*** DATA TO PROCESS ***

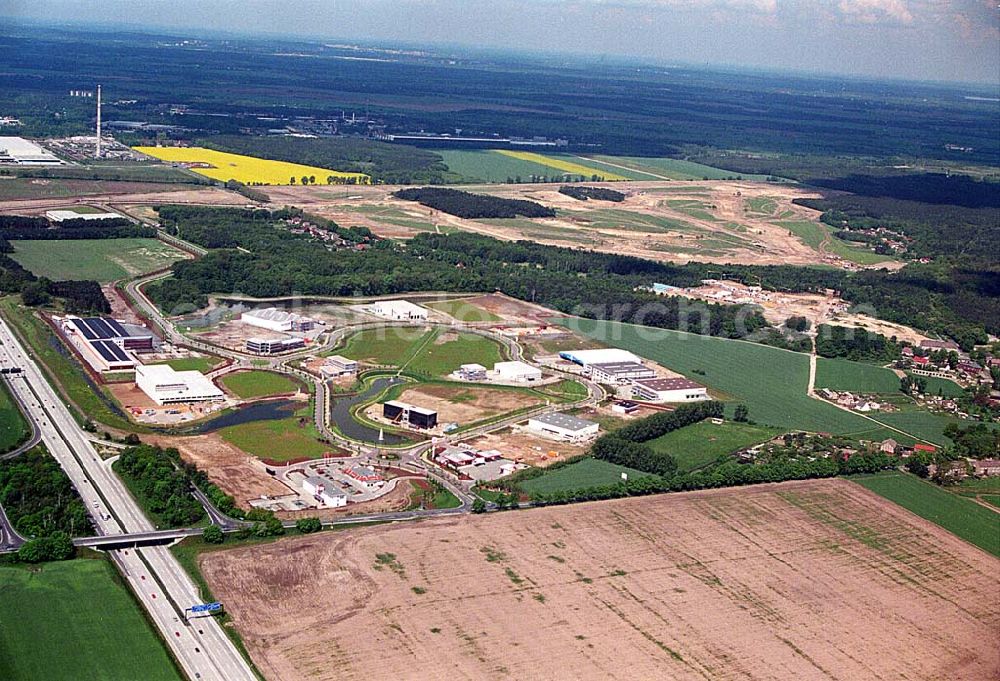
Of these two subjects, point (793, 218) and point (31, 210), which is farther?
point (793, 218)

***
*** DATA TO PROCESS ***

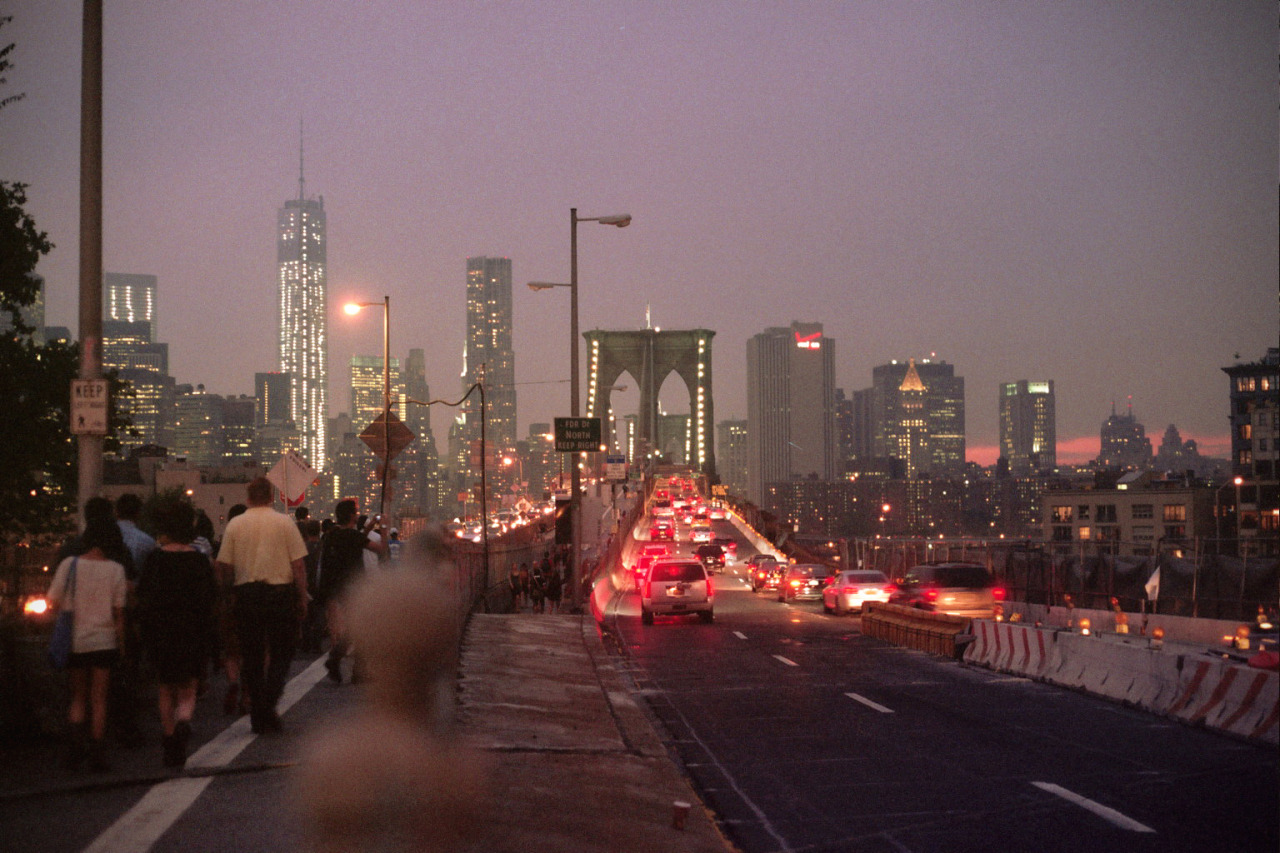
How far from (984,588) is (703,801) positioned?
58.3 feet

***
*** DATA TO PROCESS ***

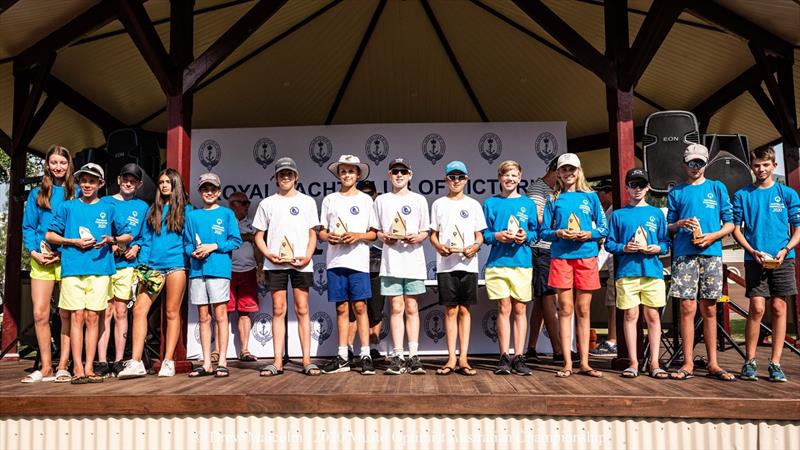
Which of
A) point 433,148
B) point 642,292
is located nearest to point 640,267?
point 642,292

***

**DO THIS:** Which lines in the entries above contain the string "point"? Select every one of them, and treat uppercase and lowercase letters as different.

**SOLUTION TO THIS TASK:**
Of these two subjects, point (793, 218) and point (31, 210), which is farther?
point (793, 218)
A) point 433,148
B) point 642,292
is located nearest to point 640,267?
point 642,292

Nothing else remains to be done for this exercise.